The operators of "games of skill" in an amusement park should be assessed a use tax under G. L. c. 64I based on the cost of items awarded as prizes, rather than a sales tax under G. L. c. 64H based on the fees paid by the prize winning contestants to play the games. [472-474]
APPEAL from a decision of the Appellate Tax Board.
Frederick T. Golder for the taxpayers.
Robert H. Quinn, Attorney General (Lawrence T. Bench, Assistant Attorney General, with him) for the State Tax Commission.
HENNESSEY, J. This is an appeal by the taxpayers from a decision of the Appellate Tax Board wherein the Board upheld the refusal of the State Tax Commission to abate use taxes assessed against the taxpayers. The taxpayers, engaged in business as Lincoln Park Concessions, own and operate games of skill at Lincoln Park in North Dartmouth. The price charged by the taxpayers to customers or "contestants" who wish to play these games varies between ten cents and twenty-five cents. Only those contestants who are successful in the games are entitled to prizes; if the contestant does not win at the game, there is no prize awarded and no transfer of possession of any prize. The taxpayers paid (at least in those quarters for which they filed a return) a sales tax only for each transaction where a contestant won a prize, based on the amount charged to the successful contestant for playing the game (i.e., ten or twenty-five cents). On July 6, 1970, the Sales and Use Tax Bureau issued the taxpayers a license to sell at retail.
• • • • • • •
# EXERCISE SET
1 – In the court decision, how much do the taxpayers charge contestants to play their games?
2 – Retype the stretch of the court decision from "Frederick T. Golder" through "State Tax Commission.".
3 – Extend the court decision on the Lincoln Park games-of-skill tax past its last sentence.
The lines after the court decision come from a separate source.

# INFORMATION
• • • • • • •
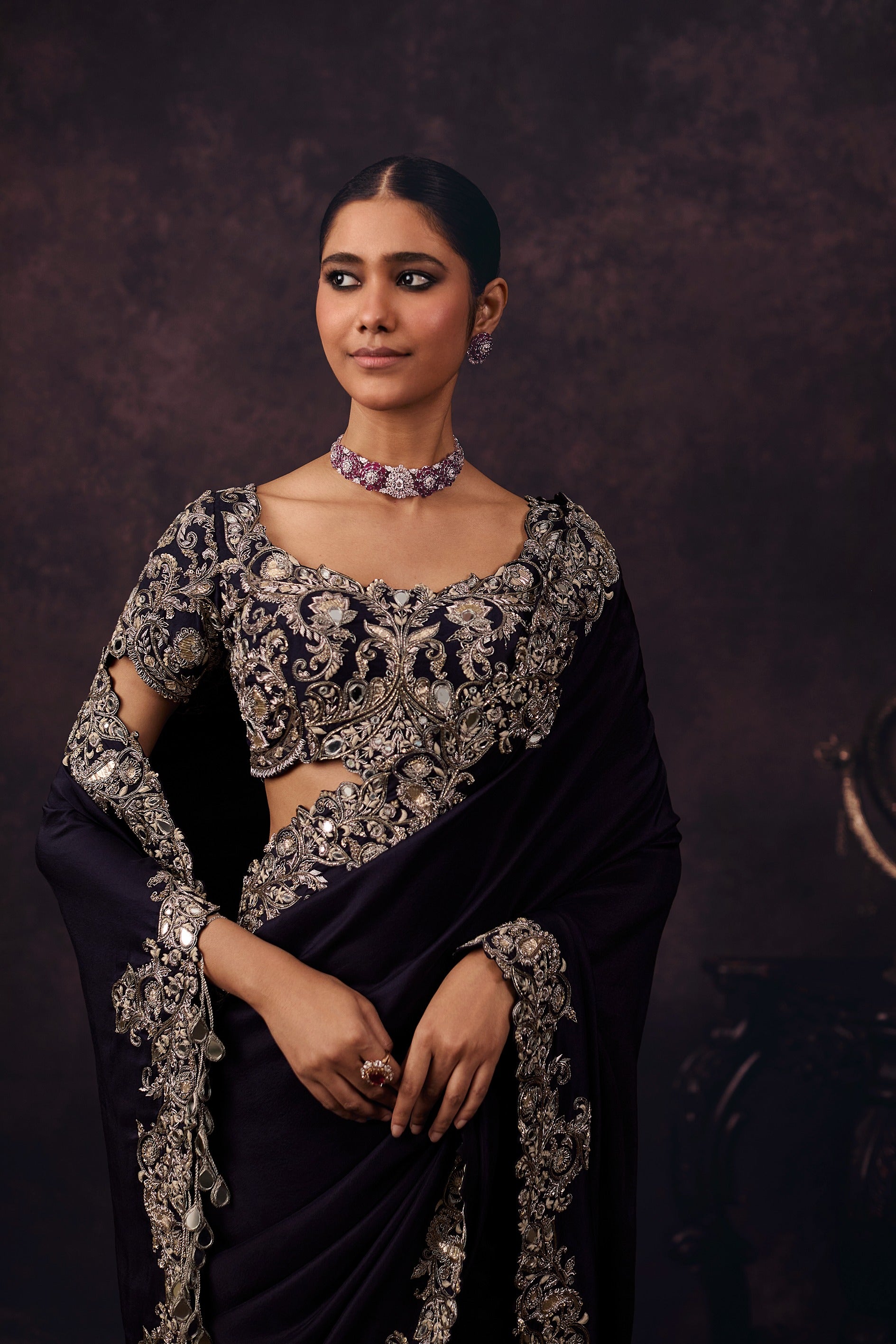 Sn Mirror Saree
• • • • • • •
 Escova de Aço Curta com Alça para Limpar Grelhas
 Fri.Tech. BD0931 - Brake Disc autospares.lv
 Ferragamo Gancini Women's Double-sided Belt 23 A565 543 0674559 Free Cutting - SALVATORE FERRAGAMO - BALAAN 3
• • • • • • •
# ANSWERS TO THE TASKS
1 – Between ten cents and twenty-five cents.

2 –
Frederick T. Golder for the taxpayers.
Robert H. Quinn, Attorney General (Lawrence T. Bench, Assistant Attorney General, with him) for the State Tax Commission.

3 –
The Commission assessed substantial use taxes against the taxpayers, plus interest and penalties, and the taxpayers
dispute the assessments except as to a minor amount assessed on items not given as prizes. The sole issue presented to the Board was whether the taxpayers should be assessed a sales tax under G. L. c. 64H based on the "sales" of prizes to winning contestants, as the taxpayers contend, or whether they should be assessed a use tax under G. L. c. 64I based on the storage, use or other consumption of the items awarded as prizes, as the Commission contends. If a use tax is appropriate the taxpayers will, of course, be subject to greater tax liability since a sales tax would, according to the taxpayers' calculations, be imposed only on the ten or twenty-five cents paid as the fee required to play the game. In contrast, the use tax will be imposed on the actual cost or sales price of the articles as paid by the concession owner.
The Board ruled in favor of the Commission, and in its findings of fact and report the Board held that it lacked jurisdiction of the matter since the taxpayers had failed to allege and prove that they had complied with G. L. c. 64I, Section 22 (or in the alternative c. 64H, Section 21), by filing a return "at or before the time of bringing . . . [their] application[s] for abatement." The taxpayers thereafter filed their motion to reopen the hearing in order to introduce the following stipulation: "It is hereby agreed by and between the parties to the above entitled appeal that the appellant filed returns for the second quarter of 1970 and the third quarter of 1970, pursuant to . . . G. L. c. 64H, Section 9, prior to August 27, 1971, so far as they may be considered material to the controversy."
The returns referred to in the stipulation were not included in the record. The Board denied the taxpayers' motion to reopen the hearing without giving any opinion or ruling on its reasons.
1. We examine first the ruling of the Board that it lacked jurisdiction on the ground that the taxpayers had failed to allege and prove that they had complied with G. L. c. 64I, Section 22, or, in the alternative, G. L. c. 64H, Section 21. These two sections provide, inter alia, as to the use tax law and the sales tax law respectively, that no tax may be abated unless
the person assessed has filed a tax return, as required by law, at or before the time he brings his application for abatement.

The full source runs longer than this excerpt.